Tuttavia, con una mossa senza precedenti storici moderni, Donald Trump ha ammesso pubblicamente di aver telefonato al presidente della FIFA Gianni Infantino per chiedere una revisione immediata del provvedimento. Poche ore dopo, la Commissione disciplinare ha congelato la sanzione applicando un insolito “periodo di prova” di un anno, restituendo di fatto il giocatore al commissario tecnico Mauricio Pochettino in tempo record per gli ottavi di finale.
Il parallelo storico con i Mondiali del 1934
L’ingerenza spudorata della Casa Bianca ha sollevato l’indignazione della stampa sportiva e politica mondiale. A scuotere l’opinione pubblica è in particolare l’analisi di alcuni osservatori e giornalisti statunitensi, ripresa anche dal dibattito sui media italiani come Il Napolista, che hanno accostato la gestione politica di questo torneo alle dinamiche propagandistiche dei regimi totalitari del Novecento.
Il richiamo esplicito è all’edizione italiana del 1934, quando il Duce Benito Mussolini utilizzò l’evento sportivo come una colossale vetrina di regime, esercitando pressioni psicologiche e politiche fortissime sugli arbitri e sui vertici del calcio dell’epoca per assicurarsi la vittoria della Nazionale azzurra.
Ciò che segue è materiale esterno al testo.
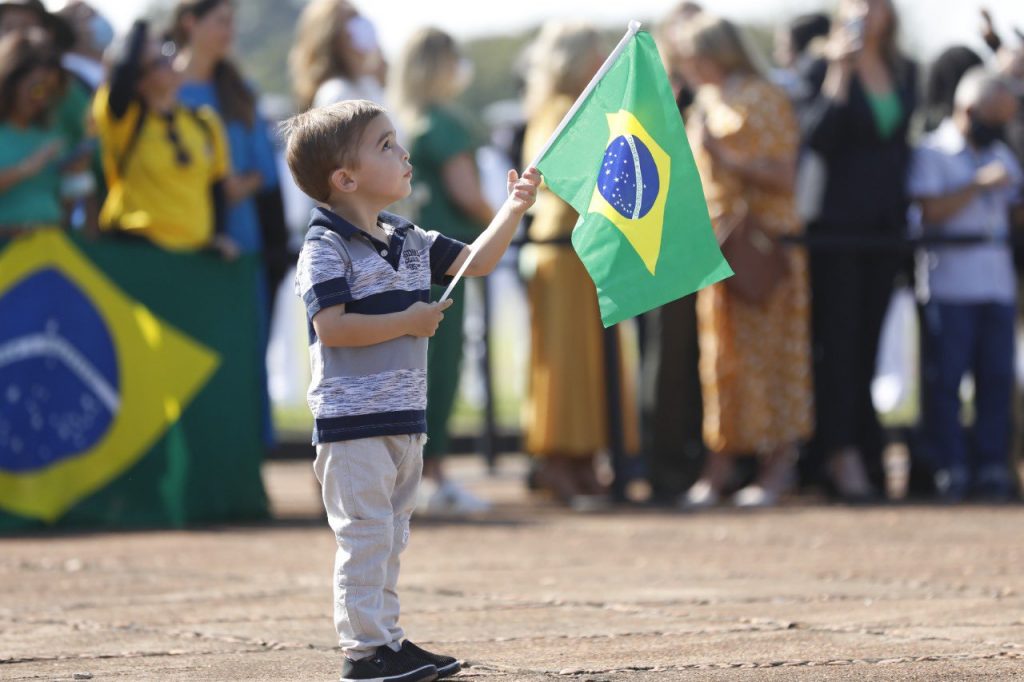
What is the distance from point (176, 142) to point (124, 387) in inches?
43.7

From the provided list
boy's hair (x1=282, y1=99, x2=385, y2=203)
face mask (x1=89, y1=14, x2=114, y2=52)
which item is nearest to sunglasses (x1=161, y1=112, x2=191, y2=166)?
face mask (x1=89, y1=14, x2=114, y2=52)

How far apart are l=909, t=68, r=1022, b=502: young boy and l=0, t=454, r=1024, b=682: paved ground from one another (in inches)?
32.2

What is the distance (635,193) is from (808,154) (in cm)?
516

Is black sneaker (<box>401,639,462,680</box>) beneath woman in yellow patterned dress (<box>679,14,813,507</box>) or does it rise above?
beneath

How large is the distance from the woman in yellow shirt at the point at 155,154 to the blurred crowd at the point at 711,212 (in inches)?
0.4

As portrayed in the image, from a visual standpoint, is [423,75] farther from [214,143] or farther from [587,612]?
[587,612]

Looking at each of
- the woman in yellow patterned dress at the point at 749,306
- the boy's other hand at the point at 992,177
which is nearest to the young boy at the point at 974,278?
the boy's other hand at the point at 992,177

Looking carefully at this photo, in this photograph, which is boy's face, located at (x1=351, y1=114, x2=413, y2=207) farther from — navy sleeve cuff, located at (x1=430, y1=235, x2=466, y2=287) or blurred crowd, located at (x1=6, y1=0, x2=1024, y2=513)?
blurred crowd, located at (x1=6, y1=0, x2=1024, y2=513)

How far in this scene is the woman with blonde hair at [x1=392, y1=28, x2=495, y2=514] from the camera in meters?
9.20

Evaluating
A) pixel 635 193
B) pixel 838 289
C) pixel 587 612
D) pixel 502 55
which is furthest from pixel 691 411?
pixel 502 55

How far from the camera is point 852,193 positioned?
9.64 metres

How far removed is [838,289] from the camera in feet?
31.6

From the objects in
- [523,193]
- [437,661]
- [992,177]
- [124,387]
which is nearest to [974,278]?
[992,177]

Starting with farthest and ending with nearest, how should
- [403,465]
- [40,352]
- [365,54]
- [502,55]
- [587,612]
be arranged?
[502,55] → [365,54] → [40,352] → [587,612] → [403,465]
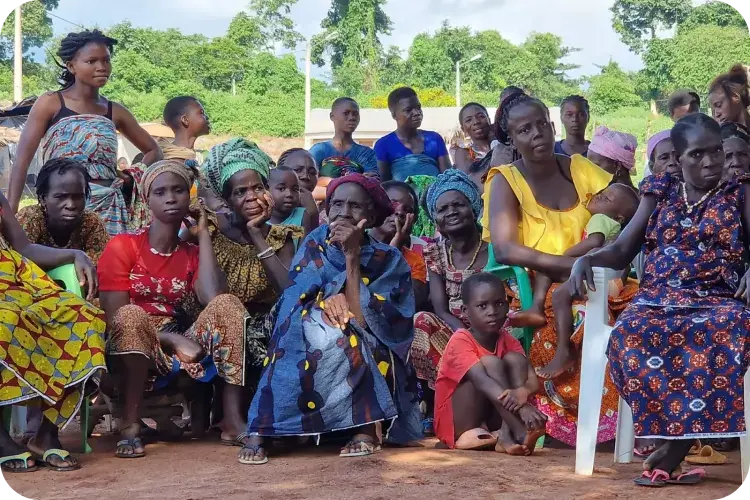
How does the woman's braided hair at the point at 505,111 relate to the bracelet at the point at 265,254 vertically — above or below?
above

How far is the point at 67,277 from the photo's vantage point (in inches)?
210

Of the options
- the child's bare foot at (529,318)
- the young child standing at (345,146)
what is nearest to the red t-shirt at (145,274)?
the child's bare foot at (529,318)

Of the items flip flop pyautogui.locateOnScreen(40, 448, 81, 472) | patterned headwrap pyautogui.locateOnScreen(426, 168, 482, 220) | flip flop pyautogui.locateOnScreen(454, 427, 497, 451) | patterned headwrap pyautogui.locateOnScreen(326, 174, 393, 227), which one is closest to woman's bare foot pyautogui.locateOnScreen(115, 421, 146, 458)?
flip flop pyautogui.locateOnScreen(40, 448, 81, 472)

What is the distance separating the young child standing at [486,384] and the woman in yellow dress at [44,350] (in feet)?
5.74

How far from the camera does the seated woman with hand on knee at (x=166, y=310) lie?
203 inches

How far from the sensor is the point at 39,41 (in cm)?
5084

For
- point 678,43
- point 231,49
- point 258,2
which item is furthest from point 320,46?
point 678,43

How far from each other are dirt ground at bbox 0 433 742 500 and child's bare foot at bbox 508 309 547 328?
0.64m

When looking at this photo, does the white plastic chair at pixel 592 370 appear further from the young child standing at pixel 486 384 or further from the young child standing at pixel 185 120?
the young child standing at pixel 185 120

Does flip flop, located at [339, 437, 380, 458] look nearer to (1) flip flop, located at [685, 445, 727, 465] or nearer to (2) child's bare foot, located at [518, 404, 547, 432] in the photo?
(2) child's bare foot, located at [518, 404, 547, 432]

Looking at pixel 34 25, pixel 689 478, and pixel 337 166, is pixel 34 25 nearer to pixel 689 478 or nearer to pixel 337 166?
pixel 337 166

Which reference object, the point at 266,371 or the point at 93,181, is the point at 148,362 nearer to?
Answer: the point at 266,371

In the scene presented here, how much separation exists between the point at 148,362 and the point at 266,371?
60 centimetres

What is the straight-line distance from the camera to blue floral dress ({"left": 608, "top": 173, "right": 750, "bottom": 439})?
4102 mm
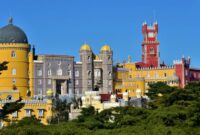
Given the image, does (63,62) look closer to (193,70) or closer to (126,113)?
(193,70)

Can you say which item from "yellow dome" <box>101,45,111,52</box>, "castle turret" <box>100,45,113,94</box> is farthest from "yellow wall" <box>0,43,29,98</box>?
"yellow dome" <box>101,45,111,52</box>

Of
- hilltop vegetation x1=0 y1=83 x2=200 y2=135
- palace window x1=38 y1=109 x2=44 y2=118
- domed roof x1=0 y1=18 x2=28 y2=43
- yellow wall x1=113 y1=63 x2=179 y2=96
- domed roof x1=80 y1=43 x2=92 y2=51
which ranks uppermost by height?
domed roof x1=0 y1=18 x2=28 y2=43

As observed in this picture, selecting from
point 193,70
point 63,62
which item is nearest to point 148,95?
point 63,62

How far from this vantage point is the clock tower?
107312 millimetres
Secondo i critici, l’immagine di un presidente degli Stati Uniti che piega le regole scritte della FIFA per favorire la squadra di casa mina alla radice la credibilità e la trasparenza dello sport più amato del mondo.
Regole saltate e la protesta furiosa del Belgio
La decisione ha scatenato il caos burocratico. La Federcalcio belga si è definita “sbalordita” dall’annullamento della squalifica, definendo il comportamento della FIFA come un pericoloso precedente che di fatto azzera la certezza del diritto sportivo. Esperti del settore sottolineano che la norma della sospensione condizionale (l’Articolo 27 del Codice Disciplinare) era stata applicata in passato solo a leggende del calibro di Cristiano Ronaldo per via di una carriera immacolata. Un trattamento di favore che, per un calciatore di 25 anni con sole 30 presenze in nazionale, non trova alcuna giustificazione tecnica.
Mentre Trump esulta sul suo social network Truth ringraziando la FIFA “per aver agito secondo giustizia”, il mondo del calcio si interroga sul futuro: se le sanzioni sul campo possono essere cancellate con una telefonata presidenziale, il Mondiale 2026 rischia di essere ricordato non per i suoi gol, ma per le sue inquietanti ombre politiche.